I have converted my Type 9 to hydraulic, but I did it the easy way, I made a bracket to fit to the outside of the bell housing and mounted a slave cylinder onto it, the push rod operates the clutch actuation arm as per the cable. Cost me £30 which included the master cylinder (all parts new) and it has worked well for a year plus, which included a trip to Spain and around 5500 miles to date.

Regards

Bob


big-vee-twin - 15/7/11 at 01:52 PM

Yes you do need to cut off the guide tube from the front of the box which the input shaft spins within.

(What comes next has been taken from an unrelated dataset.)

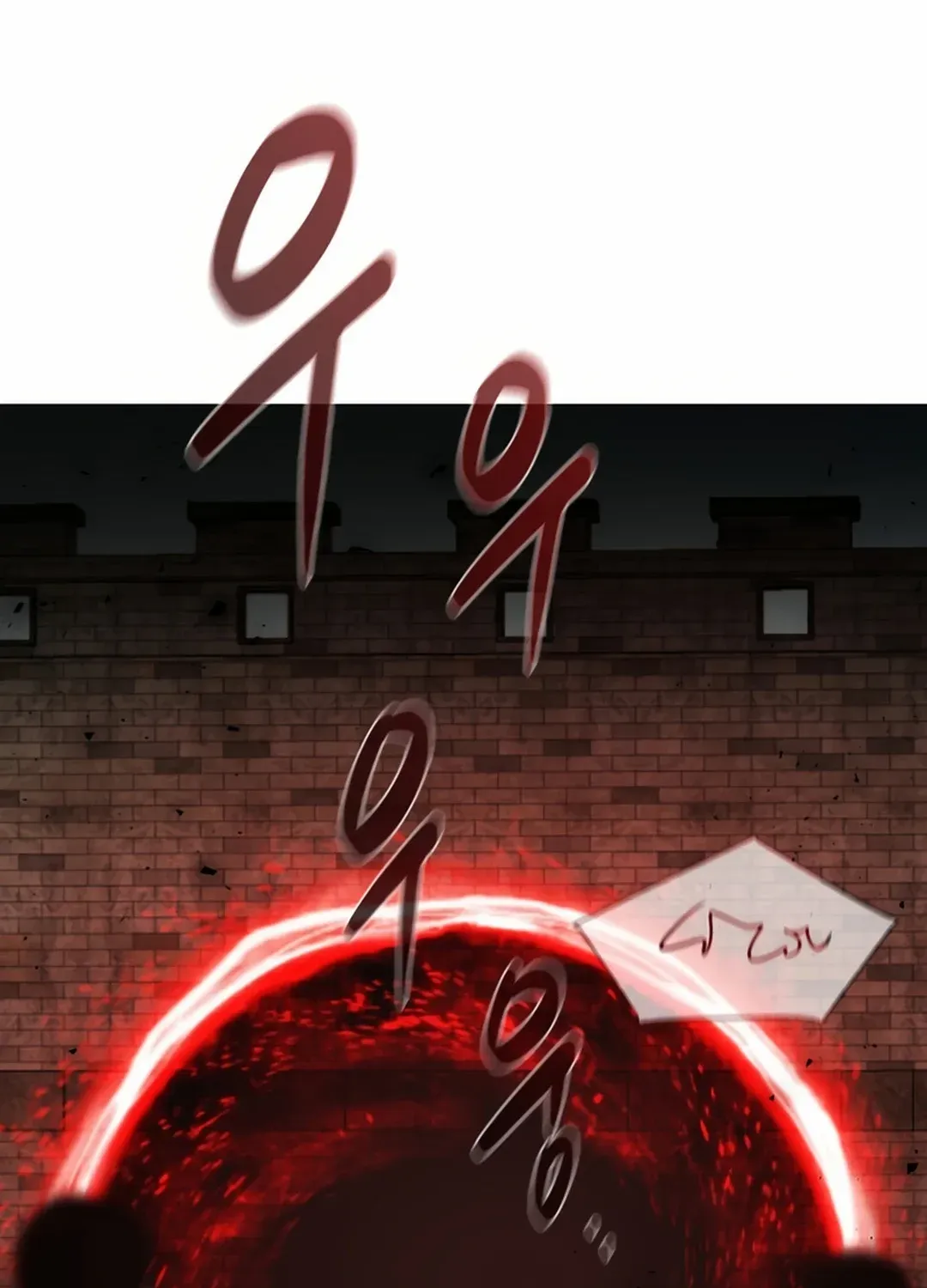 Martial Arts Alone Chapter 97 Page 61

You may also need to trim the fingers on your pressure plate too


blakep82 - 15/7/11 at 02:52 PM

quote:
Originally posted by bbwales
Hi,

I have converted my Type 9 to hydraulic, but I did it the easy way, I made a bracket to fit to the outside of the bell housing and mounted a slave cylinder onto it, the push rod operates the clutch actuation arm as per the cable. Cost me £30 which included the master cylinder (all parts new) and it has worked well for a year plus, which included a trip to Spain and around 5500 miles to date.

Regards

Bob


imo, the EASY way is to get the full kit form rally design, thats what i ended up doing. phone them up though, and and they'll get you sorted. although, if you have space in the tunnel for the clutch arm (i didn't) then Bobs way works too! just might involve finding all the right parts, and making brackets


bbwales - 15/7/11 at 02:57 PM

I had to cut a hole in the side of the tunnel so that I could bleed the slave cyl and then make a removable cover which works fine and is a very good foot rest for your left foot. The Master cyl and Slave cyl both came from ebay and if I remember correctly were off a LandRover. The bracket was easily made and fitted to holes I had drilled and tapped.

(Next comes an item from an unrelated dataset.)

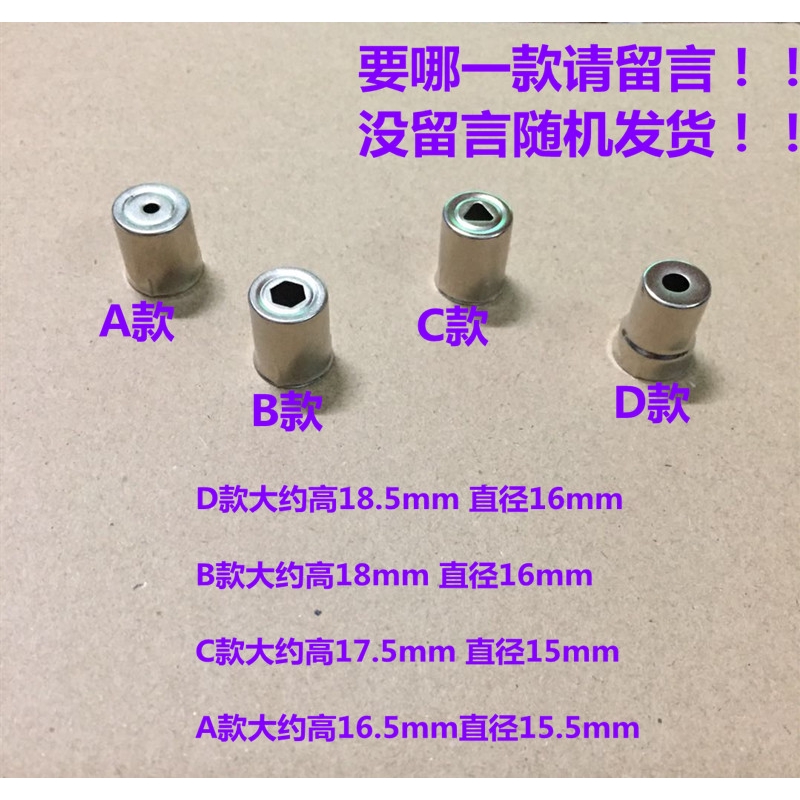 （4Pc）Universal microwave oven head microwave oven steel cap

It is the joy of these vehicles in so much as you make them to suit what you have and what you want.

Regards

Bob


James - 15/7/11 at 03:15 PM

Flak Monkey's written a whole guide on here or his website about how he did his using a Saab slave cylinder.

Needed a bit of turning I believe.

Cheers,
James


karlak - 15/7/11 at 04:01 PM

quote:
Originally posted by big-vee-twin
Yes you do need to cut off the guide tube from the front of the box which the input shaft spins within.

You may also need to trim the fingers on your pressure plate too



Thanks guys.


BigVtwin - when I remove that plate, is it gonna dump all the gearbox oil ?

Just need to decide whether to do it in the garage or move it into the yard if its going to be messy.


Cheers


stevec - 15/7/11 at 05:01 PM

I have used one of These on my Type 9 with a Saab 900 concentric slave with modified mtg holes.

Steve

[Edited on 15/7/11 by stevec]


big-vee-twin - 15/7/11 at 06:15 PM

When you take the nose off it does break the oil seal, you may as well fit new seals while your doing it and change the cork gasket at the same time.

Some oil will come out but you shouldn't dump the contents of the box.